An important clue to knowing the source of the information is to look at how the Web address ends. 

  • .edu is usually published by an organization that is associated with an educational institution such as a university
  • .gov belongs to a governmental organization or agency
  • .org belongs to a nonprofit, such as the IgA Nephropathy Foundation and many professional medical societies 
  • .com is usually a for-profit company

2: If you come across results from what seems like an exciting new study that you think might apply to you, be sure to ask questions.

For example, how many patients were included? Were they a certain age or did they need to have a certain level of protein in the urine or stage of kidney disease to take part? While the initial results of some studies are exciting (with good reason), it’s important to keep them in perspective.

3: Don’t spend too much time researching

Read information from a few sources that seem trustworthy. Share any information you find online with your providers. They can help put the information into context and let you know if it’s accurate. Also, remember that what is right for one patient may not be for another.

4: Talk with other people living with IgA Nephropathy

Hearing first-hand accounts of what it’s like to live with IgA Nephropathy or about certain treatments or side effects can help put health care choices in perspective and help answer questions only someone with IgA Nephropathy might know. It will also help you in gathering questions to ask your providers. Still, it’s important to keep in mind, that everyone’s disease course and response to treatment is different.
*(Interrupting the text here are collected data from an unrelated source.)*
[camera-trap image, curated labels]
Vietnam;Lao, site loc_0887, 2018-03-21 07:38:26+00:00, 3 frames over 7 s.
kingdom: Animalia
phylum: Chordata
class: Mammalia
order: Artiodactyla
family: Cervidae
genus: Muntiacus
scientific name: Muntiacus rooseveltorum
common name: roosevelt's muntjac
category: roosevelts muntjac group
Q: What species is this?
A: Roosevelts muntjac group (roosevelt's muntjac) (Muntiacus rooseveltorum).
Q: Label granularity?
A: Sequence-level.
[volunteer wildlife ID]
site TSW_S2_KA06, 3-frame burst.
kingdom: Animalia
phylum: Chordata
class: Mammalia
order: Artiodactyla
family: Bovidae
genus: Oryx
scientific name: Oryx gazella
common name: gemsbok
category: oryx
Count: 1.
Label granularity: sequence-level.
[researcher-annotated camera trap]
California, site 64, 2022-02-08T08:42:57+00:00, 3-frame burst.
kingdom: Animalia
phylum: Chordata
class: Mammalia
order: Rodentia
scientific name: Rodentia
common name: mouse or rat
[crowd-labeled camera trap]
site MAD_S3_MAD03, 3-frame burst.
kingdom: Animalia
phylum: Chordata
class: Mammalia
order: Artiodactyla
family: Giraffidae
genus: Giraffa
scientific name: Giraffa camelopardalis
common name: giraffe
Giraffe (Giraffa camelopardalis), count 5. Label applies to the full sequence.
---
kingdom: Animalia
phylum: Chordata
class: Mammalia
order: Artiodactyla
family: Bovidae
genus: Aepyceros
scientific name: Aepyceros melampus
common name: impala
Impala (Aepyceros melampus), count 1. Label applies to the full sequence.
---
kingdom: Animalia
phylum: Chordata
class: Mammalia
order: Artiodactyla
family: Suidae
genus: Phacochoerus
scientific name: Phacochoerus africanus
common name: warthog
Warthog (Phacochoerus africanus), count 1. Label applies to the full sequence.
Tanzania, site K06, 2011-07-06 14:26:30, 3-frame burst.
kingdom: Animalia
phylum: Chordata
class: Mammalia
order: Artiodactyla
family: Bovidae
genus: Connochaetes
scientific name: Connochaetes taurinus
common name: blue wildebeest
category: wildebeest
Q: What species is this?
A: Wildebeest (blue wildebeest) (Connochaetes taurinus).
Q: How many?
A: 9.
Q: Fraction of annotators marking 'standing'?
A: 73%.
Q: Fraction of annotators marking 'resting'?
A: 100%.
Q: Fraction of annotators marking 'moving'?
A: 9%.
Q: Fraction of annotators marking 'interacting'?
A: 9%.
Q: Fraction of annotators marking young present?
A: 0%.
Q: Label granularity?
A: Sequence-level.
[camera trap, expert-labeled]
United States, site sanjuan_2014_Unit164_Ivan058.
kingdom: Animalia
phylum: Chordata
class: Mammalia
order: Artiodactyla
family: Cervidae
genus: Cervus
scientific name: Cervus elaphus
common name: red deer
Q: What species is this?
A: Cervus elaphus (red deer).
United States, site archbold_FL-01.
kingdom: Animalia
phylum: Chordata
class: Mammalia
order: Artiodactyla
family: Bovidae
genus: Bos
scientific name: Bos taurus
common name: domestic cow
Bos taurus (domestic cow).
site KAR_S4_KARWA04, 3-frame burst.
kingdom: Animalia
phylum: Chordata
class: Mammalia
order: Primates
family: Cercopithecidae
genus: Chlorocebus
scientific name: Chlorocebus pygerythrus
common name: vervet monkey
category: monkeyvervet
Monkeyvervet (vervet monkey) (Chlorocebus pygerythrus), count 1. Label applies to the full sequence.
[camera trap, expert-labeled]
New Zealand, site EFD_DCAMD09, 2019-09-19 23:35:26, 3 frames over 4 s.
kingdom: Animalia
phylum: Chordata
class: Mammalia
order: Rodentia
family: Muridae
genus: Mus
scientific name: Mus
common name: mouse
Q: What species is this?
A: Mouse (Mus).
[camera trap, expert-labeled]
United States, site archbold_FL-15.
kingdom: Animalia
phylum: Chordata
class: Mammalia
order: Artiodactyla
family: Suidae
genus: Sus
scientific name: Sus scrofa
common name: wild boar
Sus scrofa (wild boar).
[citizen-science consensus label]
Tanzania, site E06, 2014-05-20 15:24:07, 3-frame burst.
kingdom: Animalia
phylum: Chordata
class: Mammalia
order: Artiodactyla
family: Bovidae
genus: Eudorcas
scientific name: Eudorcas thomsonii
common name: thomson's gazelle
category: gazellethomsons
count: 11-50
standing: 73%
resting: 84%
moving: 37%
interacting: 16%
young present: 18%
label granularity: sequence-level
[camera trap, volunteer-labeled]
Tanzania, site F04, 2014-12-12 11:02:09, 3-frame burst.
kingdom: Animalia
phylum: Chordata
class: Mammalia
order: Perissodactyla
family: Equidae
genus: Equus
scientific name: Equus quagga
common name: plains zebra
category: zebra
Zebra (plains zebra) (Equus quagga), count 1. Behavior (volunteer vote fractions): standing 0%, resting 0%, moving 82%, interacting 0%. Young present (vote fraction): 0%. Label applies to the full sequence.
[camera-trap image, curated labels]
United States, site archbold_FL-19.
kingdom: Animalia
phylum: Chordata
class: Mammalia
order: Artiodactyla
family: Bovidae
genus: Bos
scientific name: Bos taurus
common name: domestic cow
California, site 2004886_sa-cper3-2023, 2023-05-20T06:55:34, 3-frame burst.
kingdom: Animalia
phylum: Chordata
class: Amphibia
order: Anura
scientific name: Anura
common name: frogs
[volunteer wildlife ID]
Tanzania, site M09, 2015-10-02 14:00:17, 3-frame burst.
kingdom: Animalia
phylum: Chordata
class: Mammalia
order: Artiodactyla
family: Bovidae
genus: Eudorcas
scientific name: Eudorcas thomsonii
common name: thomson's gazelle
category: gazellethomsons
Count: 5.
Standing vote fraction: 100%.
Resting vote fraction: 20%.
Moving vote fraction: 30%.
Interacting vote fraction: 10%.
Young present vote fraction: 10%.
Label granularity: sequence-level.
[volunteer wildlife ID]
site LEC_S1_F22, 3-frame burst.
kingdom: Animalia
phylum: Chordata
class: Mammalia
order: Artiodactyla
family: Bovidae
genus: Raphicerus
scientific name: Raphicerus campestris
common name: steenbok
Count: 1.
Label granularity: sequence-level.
5: Be critical of information shared on social media platforms

Be critical of information shared on social media platforms, such as Facebook groups or other online communities where people connect with others. While some of this information may be true and can serve as a lifeline to others with IgA Nephropathy, some of it may not be. Even though a person sounds knowledgeable, it does not necessarily mean it’s true or scientifically accurate. Always be wary of any treatment that claims to be a cure-all. 

6: Find a doctor you trust

The best source of medical information that is tailored specifically to your condition and your needs should be your care team. If you don’t feel as though your doctor has enough experience treating IgA Nephropathy or if you don’t feel listened to, it’s always OK to get a second opinion.